On July 21, 2021, the Court of Appeal of Yukon released its much-anticipated decision in Dickson v. Vuntut Gwitchin First Nation.[1] The case, in which a self-governing First Nation denied a non-resident citizen her nomination to run for Council on the grounds of residency, directly engages the tension between Indigenous self-government laws and individual rights under the Canadian Charter of Rights and Freedoms.



The key legal question raised by this case concerns the scope and application of s. 25 of the Charter, an important but until now rarely-considered provision of the Charter that guards against the abrogation or derogation of "Aboriginal, Treaty, and other rights or freedoms that pertain to the Aboriginal peoples of Canada." The interpretation and application of s. 25 and its impact on the interplay between collective Indigenous rights and individual Charter rights will have significant implications for the exercise of Indigenous self-government. A related question is whether the Charter applies to the laws and actions of a First Nation in the exercise of its self government powers.

Key takeaways

  1. Residency Requirements for those seeking elected office in a First Nation government may be valid if enacted as an exercise of the First Nation's self-government rights.
  2. The Charter applies to the actions and laws of self-governing First Nations. However, when a First Nation's exercise of collective Aboriginal and Treaty rights conflicts with individual Charter rights, collective rights may be 'shielded' by section 25 of the Charter.

Election Residency Requirement in Vuntut Gwitchin First Nation law

The appellant, Ms. Dickson, is a citizen of the Vuntut Gwitchin First Nation ("VGFN"), a sub-group of the Gwitchin Nation which has inhabited a vast area of northern Yukon, Alaska and Northwest Territories since time immemorial. The 'seat of government' of VGFN is Old Crow, Yukon, a fly-in community of 260 VGFN citizens. Some 301 VGFN citizens – including Ms. Dickson – live elsewhere.

VGFN is one of 11 self-governing First Nations in the Yukon that signed a framework agreement in the 1970's with the Governments of Yukon and Canada known as the Umbrella Final Agreement. This agreement sets out the general terms for community-specific "final agreements", which allow each Yukon First Nation to replace the Indian Act governance model with a form of self-government.

In May 1993, VGFN, Yukon and Canada signed the Vuntut Gwitchin First Nation Final Agreement and the Vuntut Gwitchin Self-Government Agreement (the "SGA"). The Final Agreement is a modern day "treaty" for the purposes of s. 35 of the Constitution Act, 1982. However, the SGA is not a treaty, but has been brought into effect through federal and territorial legislation.

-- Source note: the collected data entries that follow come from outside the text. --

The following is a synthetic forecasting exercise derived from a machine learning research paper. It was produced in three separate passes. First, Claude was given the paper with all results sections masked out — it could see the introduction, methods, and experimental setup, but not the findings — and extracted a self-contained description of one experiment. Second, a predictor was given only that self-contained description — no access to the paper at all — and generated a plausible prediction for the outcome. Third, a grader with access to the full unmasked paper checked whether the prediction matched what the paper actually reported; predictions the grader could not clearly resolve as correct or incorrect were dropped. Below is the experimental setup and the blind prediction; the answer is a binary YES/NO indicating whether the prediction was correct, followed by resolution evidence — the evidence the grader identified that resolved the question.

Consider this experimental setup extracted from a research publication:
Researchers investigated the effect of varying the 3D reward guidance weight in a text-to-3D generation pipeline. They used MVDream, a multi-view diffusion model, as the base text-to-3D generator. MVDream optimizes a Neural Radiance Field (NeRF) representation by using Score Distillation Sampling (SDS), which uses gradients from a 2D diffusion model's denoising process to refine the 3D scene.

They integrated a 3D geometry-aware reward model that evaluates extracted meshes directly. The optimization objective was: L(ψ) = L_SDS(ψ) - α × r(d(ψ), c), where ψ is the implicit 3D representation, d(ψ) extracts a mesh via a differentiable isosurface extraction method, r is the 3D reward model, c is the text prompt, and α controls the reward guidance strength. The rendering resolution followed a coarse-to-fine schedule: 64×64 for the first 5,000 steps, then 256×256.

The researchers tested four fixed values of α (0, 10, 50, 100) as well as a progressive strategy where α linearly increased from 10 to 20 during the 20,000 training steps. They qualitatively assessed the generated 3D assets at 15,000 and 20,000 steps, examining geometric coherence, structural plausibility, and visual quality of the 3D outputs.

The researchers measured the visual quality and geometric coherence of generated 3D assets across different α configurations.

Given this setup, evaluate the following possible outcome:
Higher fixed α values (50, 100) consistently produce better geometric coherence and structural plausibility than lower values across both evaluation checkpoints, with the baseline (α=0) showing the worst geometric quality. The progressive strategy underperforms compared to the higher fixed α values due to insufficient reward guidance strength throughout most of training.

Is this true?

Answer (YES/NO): NO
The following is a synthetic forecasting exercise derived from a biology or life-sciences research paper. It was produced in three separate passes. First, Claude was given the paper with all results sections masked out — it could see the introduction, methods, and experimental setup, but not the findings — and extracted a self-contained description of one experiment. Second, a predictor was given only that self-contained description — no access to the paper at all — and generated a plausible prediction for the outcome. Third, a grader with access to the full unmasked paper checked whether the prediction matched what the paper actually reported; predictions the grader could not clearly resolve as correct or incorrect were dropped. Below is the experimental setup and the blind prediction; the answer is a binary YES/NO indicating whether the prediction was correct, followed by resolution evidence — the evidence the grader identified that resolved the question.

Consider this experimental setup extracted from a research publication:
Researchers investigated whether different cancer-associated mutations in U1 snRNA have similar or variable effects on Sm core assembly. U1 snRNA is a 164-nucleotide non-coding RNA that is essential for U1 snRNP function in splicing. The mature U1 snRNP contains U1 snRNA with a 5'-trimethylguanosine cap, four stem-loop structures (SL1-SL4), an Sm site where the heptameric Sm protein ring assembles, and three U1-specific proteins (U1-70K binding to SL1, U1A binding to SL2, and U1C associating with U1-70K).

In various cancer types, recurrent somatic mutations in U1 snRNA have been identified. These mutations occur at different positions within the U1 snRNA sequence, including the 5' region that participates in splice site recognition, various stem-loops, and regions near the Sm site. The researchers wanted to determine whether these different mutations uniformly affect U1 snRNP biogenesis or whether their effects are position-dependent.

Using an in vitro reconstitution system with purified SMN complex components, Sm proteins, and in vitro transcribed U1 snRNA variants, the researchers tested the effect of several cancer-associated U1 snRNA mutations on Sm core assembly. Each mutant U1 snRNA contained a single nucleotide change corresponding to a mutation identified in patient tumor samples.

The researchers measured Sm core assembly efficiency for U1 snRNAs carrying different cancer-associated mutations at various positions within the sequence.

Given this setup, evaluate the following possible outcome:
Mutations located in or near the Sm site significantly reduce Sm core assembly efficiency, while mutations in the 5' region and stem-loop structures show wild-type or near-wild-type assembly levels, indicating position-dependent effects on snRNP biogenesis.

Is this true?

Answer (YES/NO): NO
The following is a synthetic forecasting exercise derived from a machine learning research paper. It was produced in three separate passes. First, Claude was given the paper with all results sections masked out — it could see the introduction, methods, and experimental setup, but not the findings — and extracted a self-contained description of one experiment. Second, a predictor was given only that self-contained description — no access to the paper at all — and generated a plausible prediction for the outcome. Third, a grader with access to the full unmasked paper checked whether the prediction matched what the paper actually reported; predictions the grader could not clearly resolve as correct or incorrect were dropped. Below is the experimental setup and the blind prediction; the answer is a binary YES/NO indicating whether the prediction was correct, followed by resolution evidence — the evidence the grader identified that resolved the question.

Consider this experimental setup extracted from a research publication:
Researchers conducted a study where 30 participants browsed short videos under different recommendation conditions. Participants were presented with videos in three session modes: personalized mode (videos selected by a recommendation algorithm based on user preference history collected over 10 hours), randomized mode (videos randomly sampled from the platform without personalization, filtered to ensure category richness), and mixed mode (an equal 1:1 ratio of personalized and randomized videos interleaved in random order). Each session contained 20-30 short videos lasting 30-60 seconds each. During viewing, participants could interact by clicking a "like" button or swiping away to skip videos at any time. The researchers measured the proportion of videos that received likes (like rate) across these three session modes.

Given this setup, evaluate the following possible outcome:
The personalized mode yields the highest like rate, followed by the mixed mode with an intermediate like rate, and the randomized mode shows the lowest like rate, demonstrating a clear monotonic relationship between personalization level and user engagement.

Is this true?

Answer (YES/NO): NO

Under the SGA, VGFN enacted its own Constitution (the "VGFN Constitution") which guarantees the rights of VGFN citizens and establishes various VGFN government institutions. In addition to a "General Assembly", an "Elders' Council" and a future "Vuntut Gwitchin Court", the VGFN Constitution provides for a Council, comprised of one Chief and four Councillors.

VGFN citizens over the age of 18 and resident in Canada are eligible to vote and stand for election for the positions of Chief and Councillor. However, the VGFN Constitution provides:

If an eligible candidate for Chief or Councillor does not reside on Settlement Land during the election and wins their desired seat they must relocate to Settlement Land within 14 days after election day.

This provision (described by the Court of Appeal as the "Residency Requirement") requires the winners of an election to immediately relocate to Old Crow to take office, even if they are ordinarily resident elsewhere.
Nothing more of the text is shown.